--- Start Exercise inputs ---
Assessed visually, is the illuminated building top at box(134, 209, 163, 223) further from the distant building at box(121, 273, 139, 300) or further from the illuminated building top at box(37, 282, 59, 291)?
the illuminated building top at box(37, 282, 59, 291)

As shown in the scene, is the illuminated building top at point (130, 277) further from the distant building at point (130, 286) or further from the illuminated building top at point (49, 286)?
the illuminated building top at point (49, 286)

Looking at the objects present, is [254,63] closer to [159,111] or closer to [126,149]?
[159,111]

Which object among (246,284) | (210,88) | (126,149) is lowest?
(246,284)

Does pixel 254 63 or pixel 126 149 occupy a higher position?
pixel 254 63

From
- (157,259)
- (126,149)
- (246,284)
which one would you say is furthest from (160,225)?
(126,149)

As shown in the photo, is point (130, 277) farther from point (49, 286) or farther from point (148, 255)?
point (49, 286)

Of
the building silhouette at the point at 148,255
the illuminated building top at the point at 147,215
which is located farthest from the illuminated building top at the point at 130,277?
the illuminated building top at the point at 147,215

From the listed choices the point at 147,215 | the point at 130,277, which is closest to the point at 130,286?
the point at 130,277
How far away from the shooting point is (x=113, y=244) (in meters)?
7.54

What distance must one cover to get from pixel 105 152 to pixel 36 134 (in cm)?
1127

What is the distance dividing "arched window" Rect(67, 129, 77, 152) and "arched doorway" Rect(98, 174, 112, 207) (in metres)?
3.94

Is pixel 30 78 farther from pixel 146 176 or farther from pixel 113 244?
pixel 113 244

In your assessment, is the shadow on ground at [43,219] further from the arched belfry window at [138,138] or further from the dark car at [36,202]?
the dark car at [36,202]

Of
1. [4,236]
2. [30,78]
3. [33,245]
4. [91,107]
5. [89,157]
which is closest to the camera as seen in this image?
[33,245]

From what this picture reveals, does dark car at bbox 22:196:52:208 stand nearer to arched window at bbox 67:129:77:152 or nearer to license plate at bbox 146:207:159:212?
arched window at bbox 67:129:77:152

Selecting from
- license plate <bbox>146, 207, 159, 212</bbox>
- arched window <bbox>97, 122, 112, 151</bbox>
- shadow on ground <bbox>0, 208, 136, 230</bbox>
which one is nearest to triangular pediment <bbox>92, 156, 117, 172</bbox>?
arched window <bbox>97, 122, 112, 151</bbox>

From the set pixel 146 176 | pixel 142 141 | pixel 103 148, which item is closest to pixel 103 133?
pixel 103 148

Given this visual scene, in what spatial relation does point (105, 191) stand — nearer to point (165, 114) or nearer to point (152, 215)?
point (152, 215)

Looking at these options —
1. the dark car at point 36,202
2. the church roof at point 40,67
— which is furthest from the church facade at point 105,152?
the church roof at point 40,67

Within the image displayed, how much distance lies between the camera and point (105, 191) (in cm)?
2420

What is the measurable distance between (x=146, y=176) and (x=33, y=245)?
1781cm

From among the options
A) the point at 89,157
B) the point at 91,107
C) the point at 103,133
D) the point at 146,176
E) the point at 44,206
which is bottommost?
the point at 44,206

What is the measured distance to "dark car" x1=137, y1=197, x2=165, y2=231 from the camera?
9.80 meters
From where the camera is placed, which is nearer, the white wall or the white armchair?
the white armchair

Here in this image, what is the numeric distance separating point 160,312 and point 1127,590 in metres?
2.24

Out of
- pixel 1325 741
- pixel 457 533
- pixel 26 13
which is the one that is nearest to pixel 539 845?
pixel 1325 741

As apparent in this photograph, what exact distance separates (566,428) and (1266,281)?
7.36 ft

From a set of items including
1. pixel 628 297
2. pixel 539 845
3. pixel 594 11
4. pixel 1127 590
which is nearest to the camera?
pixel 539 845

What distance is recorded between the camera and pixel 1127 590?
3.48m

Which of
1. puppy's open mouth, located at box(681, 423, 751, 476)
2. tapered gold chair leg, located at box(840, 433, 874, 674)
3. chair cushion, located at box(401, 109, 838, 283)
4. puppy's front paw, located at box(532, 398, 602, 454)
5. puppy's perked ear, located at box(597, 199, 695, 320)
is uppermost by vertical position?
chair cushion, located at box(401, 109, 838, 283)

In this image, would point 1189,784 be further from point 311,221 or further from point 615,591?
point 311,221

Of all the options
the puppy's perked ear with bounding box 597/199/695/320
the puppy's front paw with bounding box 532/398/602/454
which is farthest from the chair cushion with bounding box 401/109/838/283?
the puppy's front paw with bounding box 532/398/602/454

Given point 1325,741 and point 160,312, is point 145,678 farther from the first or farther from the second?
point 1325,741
--- End Exercise inputs ---
> **Task statement**
Extract each line of the records that includes the word "among", matching its uppercase and lowercase letters exactly.

> **The completed task**
Which object among (246,284) | (210,88) | (126,149) is lowest?
From among the options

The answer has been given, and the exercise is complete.